Dans ce contexte, la proposition vise à renforcer la négociation et la transparence dans les 21 pays avec un salaire minimum national afin d’y encourager leur augmentation. Bruxelles veut une gouvernance plus transparente, avec des « critères clairs et stables » d’évolution annuelle et une association des partenaires sociaux aux discussions. Un plan d’action est réclamé aux Etats membres où moins de 70 % des salariés sont couverts par une convention collective. Les 27 devraient aussi rendre compte chaque année à Bruxelles de leurs mécanismes de fixation des salaires. D’ores et déjà la Suède et le Danemark ont fait connaître leur opposition à un projet qui remet en cause leur modèle de marché du travail.

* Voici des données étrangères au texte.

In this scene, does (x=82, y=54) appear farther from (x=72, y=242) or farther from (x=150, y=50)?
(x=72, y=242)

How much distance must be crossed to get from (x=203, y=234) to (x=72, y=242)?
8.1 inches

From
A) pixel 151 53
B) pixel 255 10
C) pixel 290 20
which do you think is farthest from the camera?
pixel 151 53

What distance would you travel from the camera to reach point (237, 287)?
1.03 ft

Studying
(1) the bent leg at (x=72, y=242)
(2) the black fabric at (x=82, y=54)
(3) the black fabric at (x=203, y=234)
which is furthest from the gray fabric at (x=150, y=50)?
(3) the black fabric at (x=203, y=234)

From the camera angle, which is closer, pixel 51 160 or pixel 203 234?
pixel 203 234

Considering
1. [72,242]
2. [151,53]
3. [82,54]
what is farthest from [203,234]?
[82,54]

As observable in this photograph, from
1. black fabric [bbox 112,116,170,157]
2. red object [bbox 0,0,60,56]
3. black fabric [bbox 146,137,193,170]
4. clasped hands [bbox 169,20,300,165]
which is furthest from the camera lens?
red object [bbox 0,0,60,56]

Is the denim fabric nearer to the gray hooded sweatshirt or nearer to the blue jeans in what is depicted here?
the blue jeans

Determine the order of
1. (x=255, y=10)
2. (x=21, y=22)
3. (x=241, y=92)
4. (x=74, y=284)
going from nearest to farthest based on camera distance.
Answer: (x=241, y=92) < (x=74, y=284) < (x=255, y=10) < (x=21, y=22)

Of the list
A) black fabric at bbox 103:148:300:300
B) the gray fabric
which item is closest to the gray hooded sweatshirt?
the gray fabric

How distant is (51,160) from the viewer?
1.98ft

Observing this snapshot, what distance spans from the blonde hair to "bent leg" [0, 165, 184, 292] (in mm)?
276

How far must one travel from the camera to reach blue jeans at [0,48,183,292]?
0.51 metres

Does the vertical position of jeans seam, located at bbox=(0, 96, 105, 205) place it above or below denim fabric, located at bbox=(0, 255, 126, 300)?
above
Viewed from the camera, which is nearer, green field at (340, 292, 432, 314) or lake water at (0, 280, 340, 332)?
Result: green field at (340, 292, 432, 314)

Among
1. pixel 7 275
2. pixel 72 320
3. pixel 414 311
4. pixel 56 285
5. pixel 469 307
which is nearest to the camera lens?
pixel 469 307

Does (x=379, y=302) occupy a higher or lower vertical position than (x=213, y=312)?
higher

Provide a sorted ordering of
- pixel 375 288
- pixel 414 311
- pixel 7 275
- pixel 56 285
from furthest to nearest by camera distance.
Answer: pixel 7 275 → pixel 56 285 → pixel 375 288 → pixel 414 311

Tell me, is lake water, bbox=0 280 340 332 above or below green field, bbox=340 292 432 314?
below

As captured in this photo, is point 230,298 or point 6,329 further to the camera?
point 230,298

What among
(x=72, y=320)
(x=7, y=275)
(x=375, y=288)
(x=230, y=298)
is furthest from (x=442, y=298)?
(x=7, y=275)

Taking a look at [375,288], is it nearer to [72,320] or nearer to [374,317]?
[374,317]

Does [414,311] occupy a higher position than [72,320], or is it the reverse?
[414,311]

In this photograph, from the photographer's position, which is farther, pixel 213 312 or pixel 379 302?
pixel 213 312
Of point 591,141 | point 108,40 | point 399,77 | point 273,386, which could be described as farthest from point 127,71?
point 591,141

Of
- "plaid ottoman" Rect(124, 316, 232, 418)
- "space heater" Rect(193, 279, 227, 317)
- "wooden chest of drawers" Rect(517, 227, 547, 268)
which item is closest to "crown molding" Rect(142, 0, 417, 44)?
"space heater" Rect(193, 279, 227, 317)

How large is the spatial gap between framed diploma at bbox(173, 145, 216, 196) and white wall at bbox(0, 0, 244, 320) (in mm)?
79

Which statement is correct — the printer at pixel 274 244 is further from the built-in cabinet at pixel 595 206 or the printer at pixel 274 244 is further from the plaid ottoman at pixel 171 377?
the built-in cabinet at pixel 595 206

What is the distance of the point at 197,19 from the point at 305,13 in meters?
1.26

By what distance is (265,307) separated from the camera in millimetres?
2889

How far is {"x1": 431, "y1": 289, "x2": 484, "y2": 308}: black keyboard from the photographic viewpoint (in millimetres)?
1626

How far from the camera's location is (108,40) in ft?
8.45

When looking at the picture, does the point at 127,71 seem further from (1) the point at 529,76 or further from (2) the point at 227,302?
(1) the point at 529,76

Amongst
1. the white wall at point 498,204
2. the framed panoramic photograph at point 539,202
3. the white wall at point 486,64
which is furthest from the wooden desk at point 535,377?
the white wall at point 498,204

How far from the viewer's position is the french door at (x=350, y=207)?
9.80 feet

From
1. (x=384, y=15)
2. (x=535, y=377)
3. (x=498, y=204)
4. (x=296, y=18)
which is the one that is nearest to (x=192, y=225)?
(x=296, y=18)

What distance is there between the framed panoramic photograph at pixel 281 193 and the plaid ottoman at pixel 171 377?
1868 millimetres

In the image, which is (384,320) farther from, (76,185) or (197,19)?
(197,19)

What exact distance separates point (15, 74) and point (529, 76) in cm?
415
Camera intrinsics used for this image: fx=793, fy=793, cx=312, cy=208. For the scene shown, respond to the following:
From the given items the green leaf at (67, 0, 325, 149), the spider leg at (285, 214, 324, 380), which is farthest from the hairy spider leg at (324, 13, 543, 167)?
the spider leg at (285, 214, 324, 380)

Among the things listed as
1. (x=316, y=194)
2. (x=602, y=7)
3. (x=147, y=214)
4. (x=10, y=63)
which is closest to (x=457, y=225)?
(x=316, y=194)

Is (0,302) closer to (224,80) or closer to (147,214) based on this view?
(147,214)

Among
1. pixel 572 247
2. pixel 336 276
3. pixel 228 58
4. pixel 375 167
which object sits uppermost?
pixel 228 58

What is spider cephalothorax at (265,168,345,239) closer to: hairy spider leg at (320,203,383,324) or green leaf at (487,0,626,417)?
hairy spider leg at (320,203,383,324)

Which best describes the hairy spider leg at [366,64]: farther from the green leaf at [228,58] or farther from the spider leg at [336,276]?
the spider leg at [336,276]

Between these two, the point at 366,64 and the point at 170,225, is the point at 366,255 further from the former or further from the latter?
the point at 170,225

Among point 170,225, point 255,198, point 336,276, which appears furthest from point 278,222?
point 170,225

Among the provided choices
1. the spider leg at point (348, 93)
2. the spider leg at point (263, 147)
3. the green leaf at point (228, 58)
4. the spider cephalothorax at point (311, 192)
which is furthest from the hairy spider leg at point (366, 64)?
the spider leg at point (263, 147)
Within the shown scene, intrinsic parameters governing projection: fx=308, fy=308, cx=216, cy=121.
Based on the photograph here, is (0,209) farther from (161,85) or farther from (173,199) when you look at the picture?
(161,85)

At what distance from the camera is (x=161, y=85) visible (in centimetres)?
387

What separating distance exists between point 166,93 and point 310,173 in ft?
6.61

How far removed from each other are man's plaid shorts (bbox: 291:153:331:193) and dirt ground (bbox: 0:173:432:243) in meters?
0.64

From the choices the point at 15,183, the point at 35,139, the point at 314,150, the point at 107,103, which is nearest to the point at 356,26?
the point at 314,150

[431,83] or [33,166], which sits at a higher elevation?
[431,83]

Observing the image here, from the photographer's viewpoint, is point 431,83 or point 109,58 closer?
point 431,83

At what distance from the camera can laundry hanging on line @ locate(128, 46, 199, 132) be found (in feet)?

« Les salaires minimaux doivent rattraper les autres salaires, qui ont augmenté ces dernières décennies et les ont ainsi laissés à la traîne. Les négociations devraient être la norme de référence dans tous les Etats membres », a insisté mercredi Nicolas Schmit, le commissaire à l’Emploi. La Commission a renoncé à fixer des objectifs chiffrés dans l’effort à produire. Elle se contente d’indiquer en la matière des recommandations, en estimant qu’un salaire minimal « adéquat » devrait atteindre au moins 60 % du salaire médian ou 50 % du salaire moyen.

« Un monstre juridique »

« En l’état, des travailleurs pourront toujours travailler pour 2 euros de l’heure en toute légalité ! Les mesures envisagées sont loin de mettre fin à la concurrence entre travailleurs ou d’enrayer le problème des travailleurs pauvres », a regretté le groupe des Verts-ALE du Parlement européen. A l’opposé, BusinessEurope, le lobby européen du patronat, lève déjà les boucliers. Selon son directeur général Markus Beyrer, « la Commission propose un monstre juridique » qui conduira à « une jurisprudence problématique ». Il juge l’initiative très malvenue au moment où « les entreprises se battent pour leur survie et pour sauver les emplois menacés par la crise du Covid ».